• INPUT MATERIAL:
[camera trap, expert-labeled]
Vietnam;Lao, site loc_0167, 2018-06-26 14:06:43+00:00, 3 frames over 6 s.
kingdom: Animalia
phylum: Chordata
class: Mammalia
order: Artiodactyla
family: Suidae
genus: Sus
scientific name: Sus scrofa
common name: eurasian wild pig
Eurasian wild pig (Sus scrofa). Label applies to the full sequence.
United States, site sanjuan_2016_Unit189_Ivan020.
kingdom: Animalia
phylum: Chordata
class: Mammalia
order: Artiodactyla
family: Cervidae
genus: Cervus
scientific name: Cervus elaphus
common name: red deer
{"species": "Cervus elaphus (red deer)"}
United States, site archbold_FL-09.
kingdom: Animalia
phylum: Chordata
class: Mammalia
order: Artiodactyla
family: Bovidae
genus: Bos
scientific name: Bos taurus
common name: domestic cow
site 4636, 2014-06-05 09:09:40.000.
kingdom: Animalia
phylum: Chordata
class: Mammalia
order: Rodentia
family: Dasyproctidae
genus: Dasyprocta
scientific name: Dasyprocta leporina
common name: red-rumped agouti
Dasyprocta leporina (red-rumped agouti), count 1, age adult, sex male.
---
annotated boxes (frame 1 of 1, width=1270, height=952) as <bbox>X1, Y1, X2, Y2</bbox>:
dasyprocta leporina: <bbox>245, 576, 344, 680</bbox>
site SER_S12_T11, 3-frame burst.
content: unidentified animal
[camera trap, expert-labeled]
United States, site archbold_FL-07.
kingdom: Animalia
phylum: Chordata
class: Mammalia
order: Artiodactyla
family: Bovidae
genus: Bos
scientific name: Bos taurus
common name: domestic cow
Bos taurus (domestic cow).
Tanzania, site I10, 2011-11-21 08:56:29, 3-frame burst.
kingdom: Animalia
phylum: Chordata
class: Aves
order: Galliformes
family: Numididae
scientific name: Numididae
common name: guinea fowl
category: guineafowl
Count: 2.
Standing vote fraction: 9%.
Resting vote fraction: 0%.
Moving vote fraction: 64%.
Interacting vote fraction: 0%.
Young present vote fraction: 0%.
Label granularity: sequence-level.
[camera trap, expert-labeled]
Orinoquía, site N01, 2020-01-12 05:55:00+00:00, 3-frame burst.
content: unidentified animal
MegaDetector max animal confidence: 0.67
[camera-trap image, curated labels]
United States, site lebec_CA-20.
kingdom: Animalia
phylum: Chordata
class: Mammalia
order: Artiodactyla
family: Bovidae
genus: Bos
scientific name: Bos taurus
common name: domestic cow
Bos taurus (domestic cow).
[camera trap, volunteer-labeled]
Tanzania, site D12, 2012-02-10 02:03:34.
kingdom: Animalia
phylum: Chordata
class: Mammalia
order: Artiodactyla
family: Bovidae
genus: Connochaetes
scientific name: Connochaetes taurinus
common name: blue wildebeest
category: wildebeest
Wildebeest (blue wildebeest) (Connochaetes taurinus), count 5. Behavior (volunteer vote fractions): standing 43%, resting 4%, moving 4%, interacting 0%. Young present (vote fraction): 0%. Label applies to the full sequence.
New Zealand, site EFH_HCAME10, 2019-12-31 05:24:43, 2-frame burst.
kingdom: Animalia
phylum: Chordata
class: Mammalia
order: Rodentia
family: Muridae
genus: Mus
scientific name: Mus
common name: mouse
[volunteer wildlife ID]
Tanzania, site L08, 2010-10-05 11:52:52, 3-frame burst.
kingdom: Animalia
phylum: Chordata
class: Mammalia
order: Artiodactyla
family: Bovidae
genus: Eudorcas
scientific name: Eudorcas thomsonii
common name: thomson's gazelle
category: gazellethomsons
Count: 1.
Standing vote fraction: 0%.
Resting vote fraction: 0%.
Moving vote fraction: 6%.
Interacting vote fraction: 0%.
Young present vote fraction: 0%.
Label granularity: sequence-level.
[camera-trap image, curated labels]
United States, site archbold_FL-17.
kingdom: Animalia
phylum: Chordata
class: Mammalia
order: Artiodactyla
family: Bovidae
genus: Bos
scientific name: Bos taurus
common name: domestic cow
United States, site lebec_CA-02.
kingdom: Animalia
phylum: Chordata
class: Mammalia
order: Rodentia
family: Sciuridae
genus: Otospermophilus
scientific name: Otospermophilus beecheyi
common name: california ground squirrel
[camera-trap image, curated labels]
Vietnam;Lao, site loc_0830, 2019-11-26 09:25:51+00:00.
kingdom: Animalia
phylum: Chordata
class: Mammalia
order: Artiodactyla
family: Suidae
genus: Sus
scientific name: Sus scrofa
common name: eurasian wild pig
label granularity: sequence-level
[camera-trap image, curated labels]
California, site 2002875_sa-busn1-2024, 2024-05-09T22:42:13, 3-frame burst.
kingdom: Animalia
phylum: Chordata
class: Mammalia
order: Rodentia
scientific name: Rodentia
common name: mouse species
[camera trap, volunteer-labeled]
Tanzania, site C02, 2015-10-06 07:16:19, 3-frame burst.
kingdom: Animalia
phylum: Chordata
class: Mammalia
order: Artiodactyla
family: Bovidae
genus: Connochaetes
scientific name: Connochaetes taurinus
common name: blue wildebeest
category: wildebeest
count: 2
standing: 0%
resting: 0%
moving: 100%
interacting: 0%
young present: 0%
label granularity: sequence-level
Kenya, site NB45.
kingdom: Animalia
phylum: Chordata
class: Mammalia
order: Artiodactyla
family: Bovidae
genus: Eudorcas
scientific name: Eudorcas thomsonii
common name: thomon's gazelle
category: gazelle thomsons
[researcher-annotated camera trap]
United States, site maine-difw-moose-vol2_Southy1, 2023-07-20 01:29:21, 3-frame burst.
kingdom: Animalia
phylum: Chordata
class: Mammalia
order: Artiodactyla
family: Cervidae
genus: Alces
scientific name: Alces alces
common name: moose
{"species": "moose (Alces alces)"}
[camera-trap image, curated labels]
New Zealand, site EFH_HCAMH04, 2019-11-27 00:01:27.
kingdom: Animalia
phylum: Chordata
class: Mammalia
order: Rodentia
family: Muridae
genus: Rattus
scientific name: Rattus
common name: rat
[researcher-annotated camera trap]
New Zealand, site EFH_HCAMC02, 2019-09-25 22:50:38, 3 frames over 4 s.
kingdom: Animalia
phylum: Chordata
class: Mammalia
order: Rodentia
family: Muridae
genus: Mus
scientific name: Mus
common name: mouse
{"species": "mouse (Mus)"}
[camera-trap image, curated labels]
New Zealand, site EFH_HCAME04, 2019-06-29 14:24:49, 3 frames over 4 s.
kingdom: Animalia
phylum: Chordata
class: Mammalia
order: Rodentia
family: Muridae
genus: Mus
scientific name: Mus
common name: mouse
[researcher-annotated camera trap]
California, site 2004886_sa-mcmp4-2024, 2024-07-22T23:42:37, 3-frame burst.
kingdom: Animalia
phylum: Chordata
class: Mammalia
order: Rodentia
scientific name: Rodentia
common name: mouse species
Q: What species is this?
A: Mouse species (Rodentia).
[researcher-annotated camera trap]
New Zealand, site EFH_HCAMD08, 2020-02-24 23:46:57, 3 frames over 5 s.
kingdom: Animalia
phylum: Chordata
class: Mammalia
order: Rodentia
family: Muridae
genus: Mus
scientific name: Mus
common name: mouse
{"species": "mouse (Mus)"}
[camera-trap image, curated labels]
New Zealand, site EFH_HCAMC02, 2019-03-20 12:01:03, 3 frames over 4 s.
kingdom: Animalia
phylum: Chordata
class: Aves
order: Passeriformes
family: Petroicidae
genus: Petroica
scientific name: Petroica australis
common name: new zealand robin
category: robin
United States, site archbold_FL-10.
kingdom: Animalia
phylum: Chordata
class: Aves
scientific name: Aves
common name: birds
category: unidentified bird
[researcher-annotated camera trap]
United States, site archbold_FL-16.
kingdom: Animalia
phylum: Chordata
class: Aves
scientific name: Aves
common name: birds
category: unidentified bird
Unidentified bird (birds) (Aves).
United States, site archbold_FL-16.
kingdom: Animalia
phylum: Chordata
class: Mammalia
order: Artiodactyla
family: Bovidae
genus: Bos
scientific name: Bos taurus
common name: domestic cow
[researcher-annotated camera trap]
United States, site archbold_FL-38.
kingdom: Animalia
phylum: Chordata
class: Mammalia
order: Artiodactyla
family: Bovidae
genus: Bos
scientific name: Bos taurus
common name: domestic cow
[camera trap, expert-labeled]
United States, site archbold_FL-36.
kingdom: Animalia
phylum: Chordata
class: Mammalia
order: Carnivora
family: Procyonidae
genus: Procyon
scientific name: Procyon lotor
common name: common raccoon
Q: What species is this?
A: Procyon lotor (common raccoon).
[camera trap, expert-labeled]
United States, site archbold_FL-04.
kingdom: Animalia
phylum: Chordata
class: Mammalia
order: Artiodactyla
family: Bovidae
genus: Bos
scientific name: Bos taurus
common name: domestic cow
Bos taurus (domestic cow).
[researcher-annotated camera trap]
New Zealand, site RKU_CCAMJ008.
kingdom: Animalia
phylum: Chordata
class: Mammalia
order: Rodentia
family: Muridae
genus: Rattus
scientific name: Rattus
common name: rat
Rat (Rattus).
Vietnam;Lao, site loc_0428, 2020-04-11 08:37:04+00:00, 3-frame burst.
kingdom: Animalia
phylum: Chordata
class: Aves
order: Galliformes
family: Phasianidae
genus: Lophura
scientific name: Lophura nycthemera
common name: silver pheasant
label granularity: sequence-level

• EXERCISE PROMPT: Please reply with an exact copy of the lines above, starting at the first and ending at the line that holds "scientific name: Cervus elaphus".

• REPLY TO THE TASK:
[camera trap, expert-labeled]
Vietnam;Lao, site loc_0167, 2018-06-26 14:06:43+00:00, 3 frames over 6 s.
kingdom: Animalia
phylum: Chordata
class: Mammalia
order: Artiodactyla
family: Suidae
genus: Sus
scientific name: Sus scrofa
common name: eurasian wild pig
Eurasian wild pig (Sus scrofa). Label applies to the full sequence.
United States, site sanjuan_2016_Unit189_Ivan020.
kingdom: Animalia
phylum: Chordata
class: Mammalia
order: Artiodactyla
family: Cervidae
genus: Cervus
scientific name: Cervus elaphus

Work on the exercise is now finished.